- _Aim of the exercise_:
Lay out every line of the records below as a Markdown table with the columns Row and Line, numbering each row and leaving out blank lines.

:::

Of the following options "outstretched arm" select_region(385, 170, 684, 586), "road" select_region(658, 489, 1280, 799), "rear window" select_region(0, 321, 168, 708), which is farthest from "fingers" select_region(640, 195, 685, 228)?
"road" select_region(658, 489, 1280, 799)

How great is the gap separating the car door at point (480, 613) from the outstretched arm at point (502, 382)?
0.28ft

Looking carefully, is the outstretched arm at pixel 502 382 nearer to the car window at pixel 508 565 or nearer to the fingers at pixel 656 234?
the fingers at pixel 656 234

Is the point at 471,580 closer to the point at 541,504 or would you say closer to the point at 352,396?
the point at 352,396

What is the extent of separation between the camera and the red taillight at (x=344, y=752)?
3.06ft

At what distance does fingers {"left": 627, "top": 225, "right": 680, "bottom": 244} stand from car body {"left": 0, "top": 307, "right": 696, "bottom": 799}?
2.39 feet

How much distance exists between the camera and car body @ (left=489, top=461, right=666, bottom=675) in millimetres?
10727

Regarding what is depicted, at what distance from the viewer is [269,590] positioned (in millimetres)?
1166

:::

- _Written answer_:
| Row | Line |
|---|---|
| 1 | Of the following options "outstretched arm" select_region(385, 170, 684, 586), "road" select_region(658, 489, 1280, 799), "rear window" select_region(0, 321, 168, 708), which is farthest from "fingers" select_region(640, 195, 685, 228)? |
| 2 | "road" select_region(658, 489, 1280, 799) |
| 3 | How great is the gap separating the car door at point (480, 613) from the outstretched arm at point (502, 382)? |
| 4 | 0.28ft |
| 5 | Looking carefully, is the outstretched arm at pixel 502 382 nearer to the car window at pixel 508 565 or nearer to the fingers at pixel 656 234? |
| 6 | the fingers at pixel 656 234 |
| 7 | Is the point at 471,580 closer to the point at 541,504 or would you say closer to the point at 352,396? |
| 8 | the point at 352,396 |
| 9 | What is the extent of separation between the camera and the red taillight at (x=344, y=752)? |
| 10 | 3.06ft |
| 11 | At what distance does fingers {"left": 627, "top": 225, "right": 680, "bottom": 244} stand from car body {"left": 0, "top": 307, "right": 696, "bottom": 799}? |
| 12 | 2.39 feet |
| 13 | How much distance exists between the camera and car body @ (left=489, top=461, right=666, bottom=675) in millimetres? |
| 14 | 10727 |
| 15 | Regarding what is depicted, at what distance from the viewer is [269,590] positioned (in millimetres)? |
| 16 | 1166 |